_WORK INSTRUCTIONS_
Please copy every line from the records below that contains the string "your".

_EXERCISE DATA_
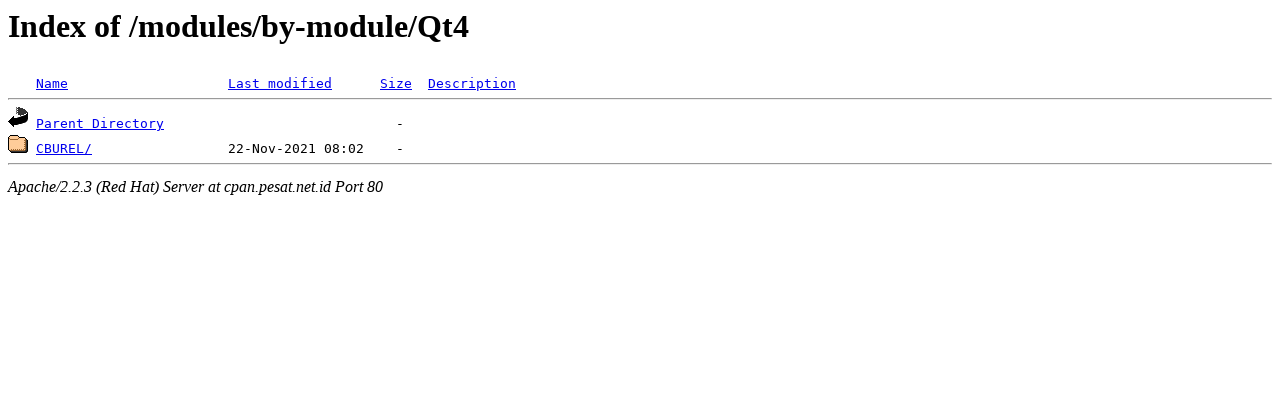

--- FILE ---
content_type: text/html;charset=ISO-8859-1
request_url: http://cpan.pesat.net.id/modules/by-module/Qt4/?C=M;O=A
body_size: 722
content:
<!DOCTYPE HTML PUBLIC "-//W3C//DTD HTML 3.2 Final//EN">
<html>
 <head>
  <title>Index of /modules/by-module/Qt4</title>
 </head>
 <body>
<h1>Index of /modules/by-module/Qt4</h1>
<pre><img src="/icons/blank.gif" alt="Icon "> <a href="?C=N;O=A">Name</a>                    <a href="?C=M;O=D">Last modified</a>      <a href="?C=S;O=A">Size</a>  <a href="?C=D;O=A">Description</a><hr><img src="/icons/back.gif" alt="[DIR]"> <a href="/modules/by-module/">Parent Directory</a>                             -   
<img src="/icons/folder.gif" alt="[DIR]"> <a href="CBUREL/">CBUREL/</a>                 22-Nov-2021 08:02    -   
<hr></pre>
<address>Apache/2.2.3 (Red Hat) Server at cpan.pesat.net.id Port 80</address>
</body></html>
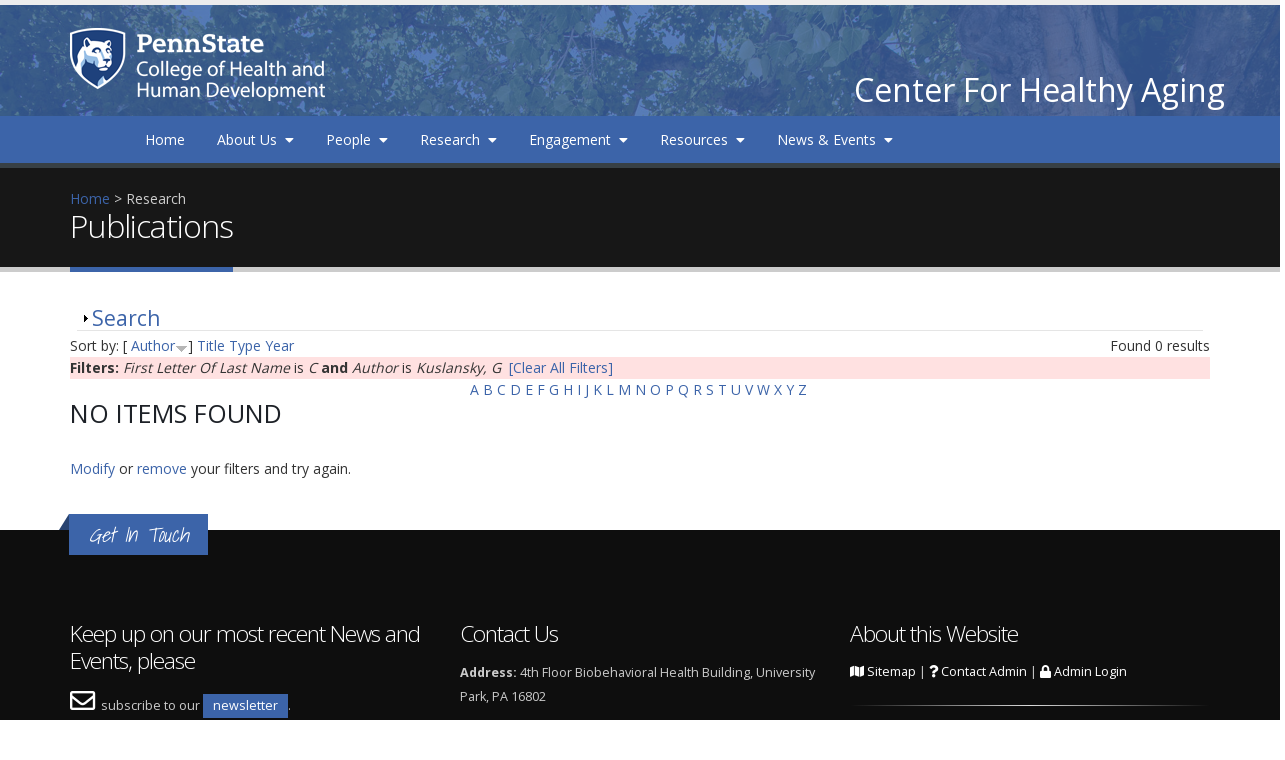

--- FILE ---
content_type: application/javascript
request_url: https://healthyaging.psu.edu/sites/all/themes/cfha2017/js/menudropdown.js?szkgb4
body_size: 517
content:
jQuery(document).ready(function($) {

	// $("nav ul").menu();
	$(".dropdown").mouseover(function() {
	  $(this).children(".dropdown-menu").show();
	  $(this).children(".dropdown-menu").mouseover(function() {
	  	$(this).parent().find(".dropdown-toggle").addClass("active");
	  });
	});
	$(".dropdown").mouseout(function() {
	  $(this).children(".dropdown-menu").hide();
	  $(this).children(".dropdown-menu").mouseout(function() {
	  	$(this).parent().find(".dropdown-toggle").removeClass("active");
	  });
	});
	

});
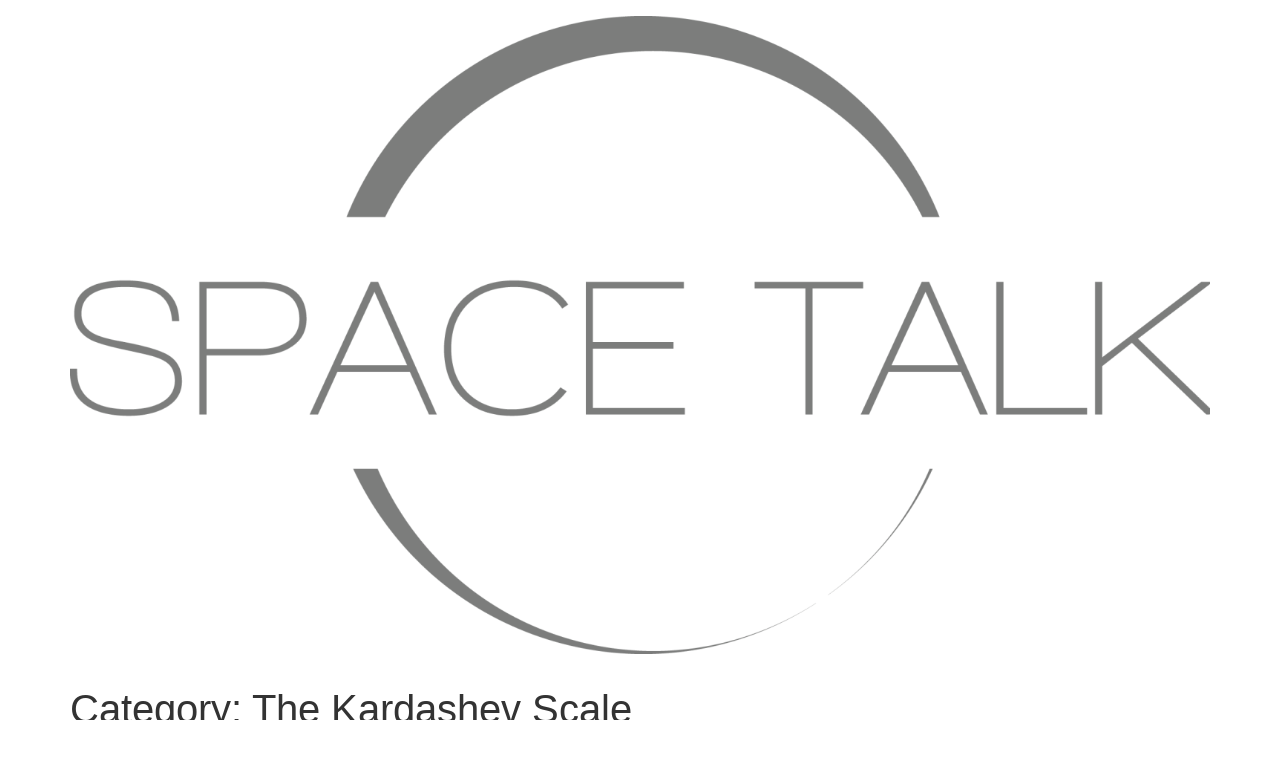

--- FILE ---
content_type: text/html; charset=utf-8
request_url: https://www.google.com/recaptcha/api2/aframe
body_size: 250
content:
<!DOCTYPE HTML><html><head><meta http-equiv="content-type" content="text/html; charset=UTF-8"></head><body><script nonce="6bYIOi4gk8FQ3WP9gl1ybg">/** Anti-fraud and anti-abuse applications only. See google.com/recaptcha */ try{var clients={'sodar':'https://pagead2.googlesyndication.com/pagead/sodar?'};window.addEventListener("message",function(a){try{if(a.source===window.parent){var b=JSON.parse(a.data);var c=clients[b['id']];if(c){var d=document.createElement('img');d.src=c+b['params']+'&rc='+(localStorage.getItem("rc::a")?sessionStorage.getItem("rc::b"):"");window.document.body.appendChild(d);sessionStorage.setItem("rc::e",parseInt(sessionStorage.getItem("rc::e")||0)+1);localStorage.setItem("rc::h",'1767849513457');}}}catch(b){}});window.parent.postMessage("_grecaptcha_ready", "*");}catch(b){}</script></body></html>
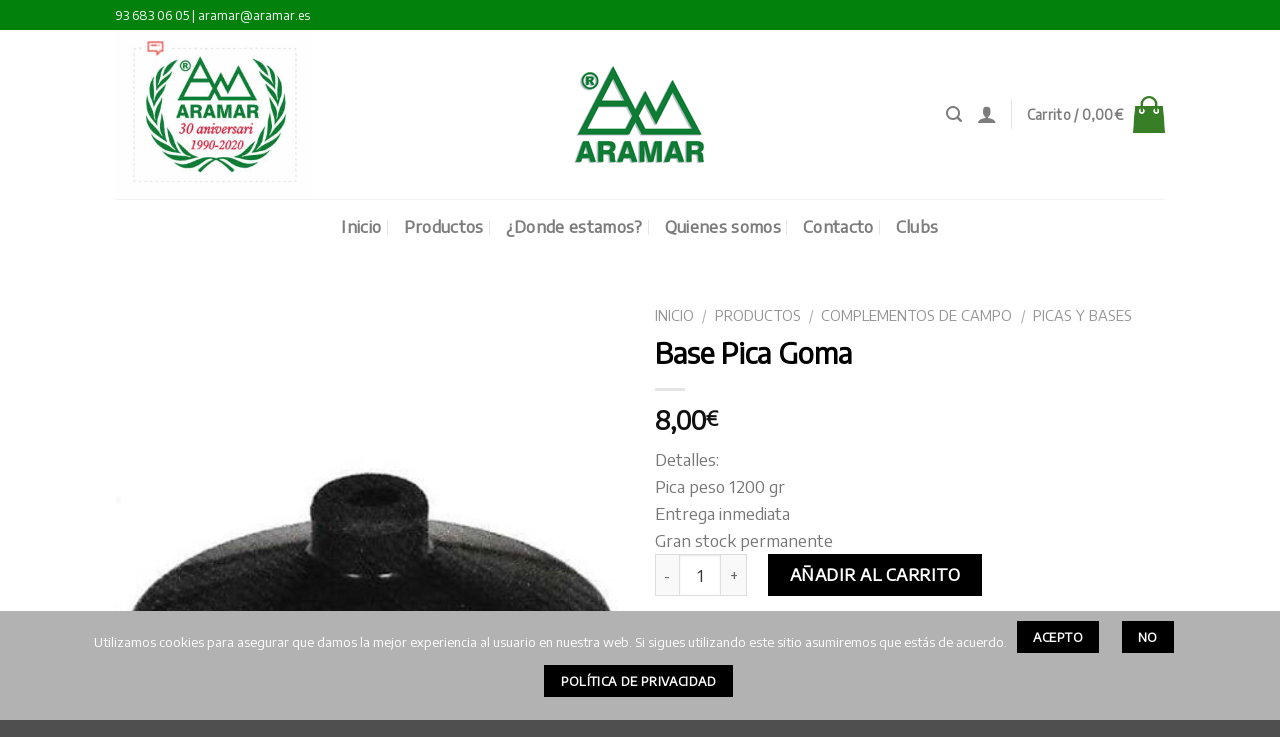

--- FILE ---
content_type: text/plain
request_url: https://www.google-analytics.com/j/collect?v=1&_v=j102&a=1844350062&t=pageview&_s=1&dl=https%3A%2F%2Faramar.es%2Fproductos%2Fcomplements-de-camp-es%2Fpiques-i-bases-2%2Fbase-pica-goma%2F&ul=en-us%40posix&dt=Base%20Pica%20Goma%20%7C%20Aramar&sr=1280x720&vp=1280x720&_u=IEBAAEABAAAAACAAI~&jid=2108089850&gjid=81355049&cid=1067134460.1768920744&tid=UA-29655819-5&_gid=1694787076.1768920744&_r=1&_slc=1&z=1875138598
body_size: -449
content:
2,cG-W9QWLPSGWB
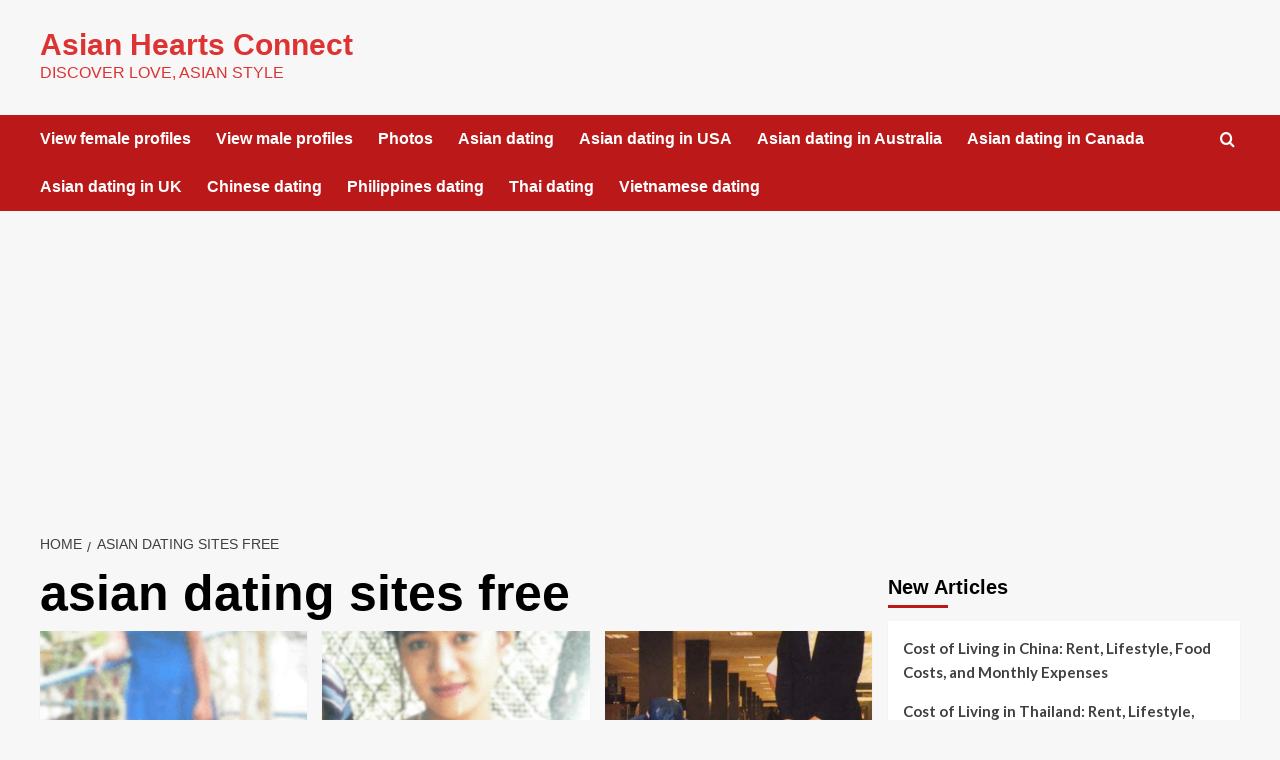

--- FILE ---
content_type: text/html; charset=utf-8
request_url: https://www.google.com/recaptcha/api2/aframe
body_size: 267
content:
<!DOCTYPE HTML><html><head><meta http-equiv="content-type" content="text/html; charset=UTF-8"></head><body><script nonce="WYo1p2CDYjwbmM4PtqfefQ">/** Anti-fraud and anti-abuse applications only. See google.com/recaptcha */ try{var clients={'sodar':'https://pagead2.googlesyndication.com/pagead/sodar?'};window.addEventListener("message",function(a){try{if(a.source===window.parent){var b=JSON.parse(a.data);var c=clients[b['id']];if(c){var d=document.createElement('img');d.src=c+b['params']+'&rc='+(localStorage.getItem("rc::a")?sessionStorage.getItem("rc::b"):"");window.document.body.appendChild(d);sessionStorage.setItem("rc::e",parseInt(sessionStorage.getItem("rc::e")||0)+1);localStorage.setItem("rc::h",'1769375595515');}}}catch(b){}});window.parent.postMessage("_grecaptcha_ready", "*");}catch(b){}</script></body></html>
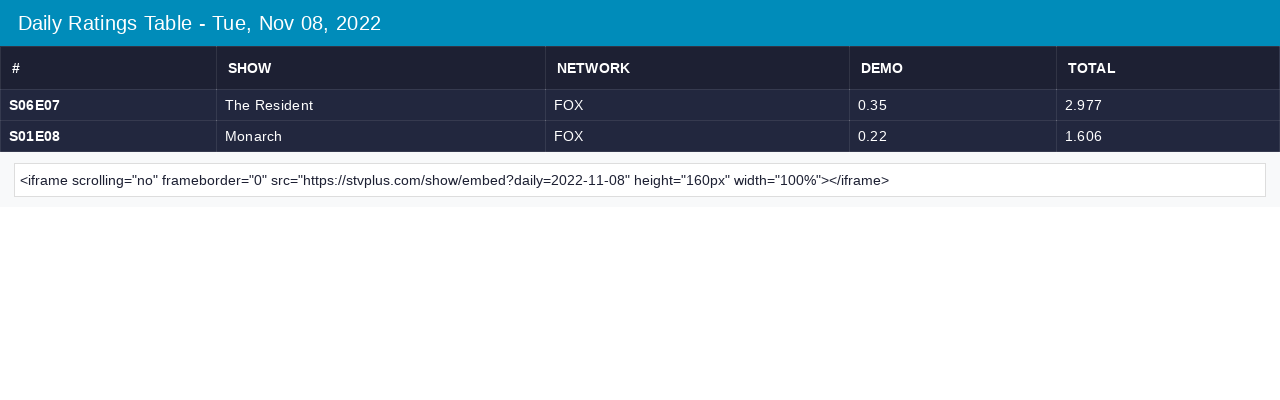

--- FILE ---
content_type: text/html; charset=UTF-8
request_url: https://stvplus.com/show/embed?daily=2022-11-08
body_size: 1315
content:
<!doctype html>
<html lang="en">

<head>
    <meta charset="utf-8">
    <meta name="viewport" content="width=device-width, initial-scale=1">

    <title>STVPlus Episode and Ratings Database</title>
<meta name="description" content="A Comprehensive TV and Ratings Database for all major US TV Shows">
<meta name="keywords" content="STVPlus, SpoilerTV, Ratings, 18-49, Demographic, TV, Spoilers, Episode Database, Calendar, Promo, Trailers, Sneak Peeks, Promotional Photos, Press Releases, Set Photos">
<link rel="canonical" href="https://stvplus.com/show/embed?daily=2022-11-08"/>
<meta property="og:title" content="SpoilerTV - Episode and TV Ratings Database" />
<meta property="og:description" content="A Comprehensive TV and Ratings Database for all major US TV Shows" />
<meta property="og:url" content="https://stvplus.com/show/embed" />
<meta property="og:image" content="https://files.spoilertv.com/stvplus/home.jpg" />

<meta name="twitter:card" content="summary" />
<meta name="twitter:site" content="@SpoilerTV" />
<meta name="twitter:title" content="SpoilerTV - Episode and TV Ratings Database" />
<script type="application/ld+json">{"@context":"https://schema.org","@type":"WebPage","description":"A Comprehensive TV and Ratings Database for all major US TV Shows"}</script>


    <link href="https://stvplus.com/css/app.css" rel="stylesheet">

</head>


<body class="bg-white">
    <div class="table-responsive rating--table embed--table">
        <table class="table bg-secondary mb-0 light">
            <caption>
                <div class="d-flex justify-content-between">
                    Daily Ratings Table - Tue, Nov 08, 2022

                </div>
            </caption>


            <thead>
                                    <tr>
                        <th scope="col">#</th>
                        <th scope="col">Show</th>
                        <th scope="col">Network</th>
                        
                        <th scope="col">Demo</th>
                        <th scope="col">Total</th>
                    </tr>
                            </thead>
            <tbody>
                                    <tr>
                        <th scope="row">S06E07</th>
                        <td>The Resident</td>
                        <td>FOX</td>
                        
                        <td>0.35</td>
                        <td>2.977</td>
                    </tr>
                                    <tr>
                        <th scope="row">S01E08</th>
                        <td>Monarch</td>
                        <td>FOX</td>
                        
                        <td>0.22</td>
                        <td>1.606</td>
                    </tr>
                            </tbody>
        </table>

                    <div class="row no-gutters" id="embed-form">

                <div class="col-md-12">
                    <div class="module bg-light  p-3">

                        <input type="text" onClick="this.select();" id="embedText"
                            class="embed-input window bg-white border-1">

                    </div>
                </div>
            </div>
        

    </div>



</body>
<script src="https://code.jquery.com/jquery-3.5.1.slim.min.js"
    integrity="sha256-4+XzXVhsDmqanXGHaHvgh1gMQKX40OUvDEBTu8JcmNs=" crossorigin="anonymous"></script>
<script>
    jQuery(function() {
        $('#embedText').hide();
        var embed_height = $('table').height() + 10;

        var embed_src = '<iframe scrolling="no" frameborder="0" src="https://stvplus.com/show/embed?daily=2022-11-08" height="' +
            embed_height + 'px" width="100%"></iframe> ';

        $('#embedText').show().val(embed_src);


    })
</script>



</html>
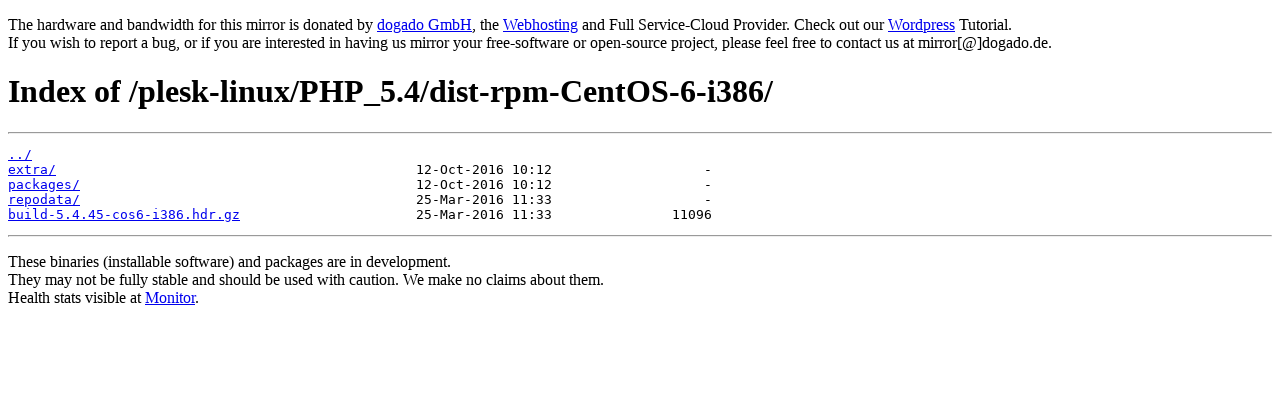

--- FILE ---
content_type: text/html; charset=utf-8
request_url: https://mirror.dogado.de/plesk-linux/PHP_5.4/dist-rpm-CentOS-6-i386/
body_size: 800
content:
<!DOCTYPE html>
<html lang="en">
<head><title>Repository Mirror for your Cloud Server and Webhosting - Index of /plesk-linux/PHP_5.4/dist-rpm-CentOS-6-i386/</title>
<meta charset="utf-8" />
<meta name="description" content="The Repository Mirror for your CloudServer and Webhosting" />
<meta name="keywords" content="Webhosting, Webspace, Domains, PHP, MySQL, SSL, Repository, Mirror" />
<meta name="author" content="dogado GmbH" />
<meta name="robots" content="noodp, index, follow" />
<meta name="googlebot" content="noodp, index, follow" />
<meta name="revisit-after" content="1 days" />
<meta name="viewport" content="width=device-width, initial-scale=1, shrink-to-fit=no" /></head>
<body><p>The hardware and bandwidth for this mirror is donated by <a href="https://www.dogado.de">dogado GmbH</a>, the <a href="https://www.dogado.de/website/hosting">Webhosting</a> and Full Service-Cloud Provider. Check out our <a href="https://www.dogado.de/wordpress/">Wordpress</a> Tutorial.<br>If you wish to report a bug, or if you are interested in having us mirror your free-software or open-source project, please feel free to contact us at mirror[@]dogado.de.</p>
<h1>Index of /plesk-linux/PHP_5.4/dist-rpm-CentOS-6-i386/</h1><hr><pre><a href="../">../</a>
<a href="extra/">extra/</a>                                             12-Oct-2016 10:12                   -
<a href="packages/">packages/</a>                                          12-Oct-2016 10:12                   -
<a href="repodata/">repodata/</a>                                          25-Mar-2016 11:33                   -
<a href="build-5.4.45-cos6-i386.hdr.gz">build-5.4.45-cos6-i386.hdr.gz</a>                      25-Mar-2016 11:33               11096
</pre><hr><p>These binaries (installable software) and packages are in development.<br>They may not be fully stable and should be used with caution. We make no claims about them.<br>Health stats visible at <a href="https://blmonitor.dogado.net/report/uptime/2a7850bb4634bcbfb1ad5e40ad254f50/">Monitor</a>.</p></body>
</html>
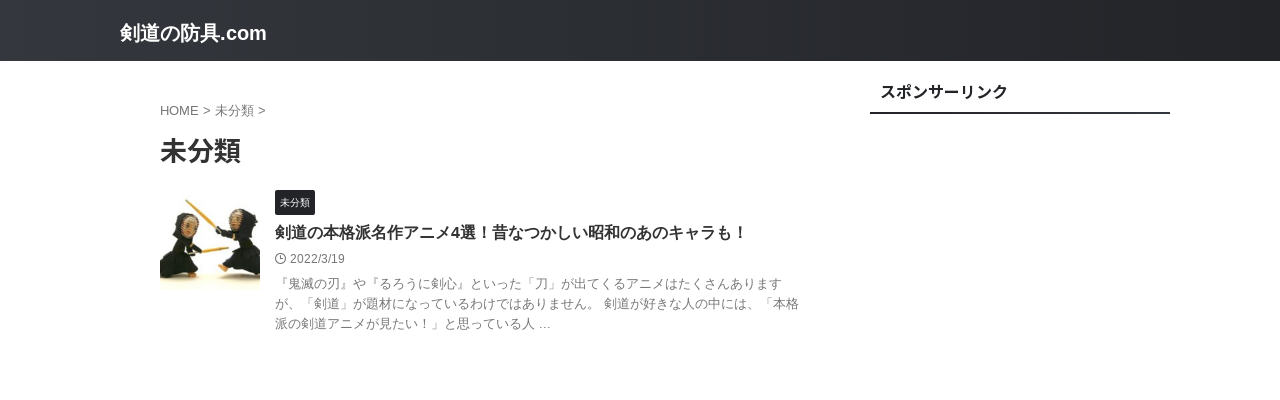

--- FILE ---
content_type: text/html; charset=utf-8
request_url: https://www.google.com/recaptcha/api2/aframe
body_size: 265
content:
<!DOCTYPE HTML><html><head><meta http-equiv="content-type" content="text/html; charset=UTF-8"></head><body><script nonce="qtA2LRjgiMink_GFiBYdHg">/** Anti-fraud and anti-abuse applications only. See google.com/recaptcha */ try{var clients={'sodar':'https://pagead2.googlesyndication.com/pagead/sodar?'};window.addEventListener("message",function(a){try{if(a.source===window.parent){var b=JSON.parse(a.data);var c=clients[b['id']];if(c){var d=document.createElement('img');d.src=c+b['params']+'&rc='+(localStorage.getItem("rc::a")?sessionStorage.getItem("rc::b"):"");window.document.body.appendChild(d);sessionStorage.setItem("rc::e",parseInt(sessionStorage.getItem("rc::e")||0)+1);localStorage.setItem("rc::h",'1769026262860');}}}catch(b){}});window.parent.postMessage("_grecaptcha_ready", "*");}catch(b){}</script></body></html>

_EXERCISE RESULT_
<head><title>Repository Mirror for your Cloud Server and Webhosting - Index of /plesk-linux/PHP_5.4/dist-rpm-CentOS-6-i386/</title>
<meta name="description" content="The Repository Mirror for your CloudServer and Webhosting" />
<body><p>The hardware and bandwidth for this mirror is donated by <a href="https://www.dogado.de">dogado GmbH</a>, the <a href="https://www.dogado.de/website/hosting">Webhosting</a> and Full Service-Cloud Provider. Check out our <a href="https://www.dogado.de/wordpress/">Wordpress</a> Tutorial.<br>If you wish to report a bug, or if you are interested in having us mirror your free-software or open-source project, please feel free to contact us at mirror[@]dogado.de.</p>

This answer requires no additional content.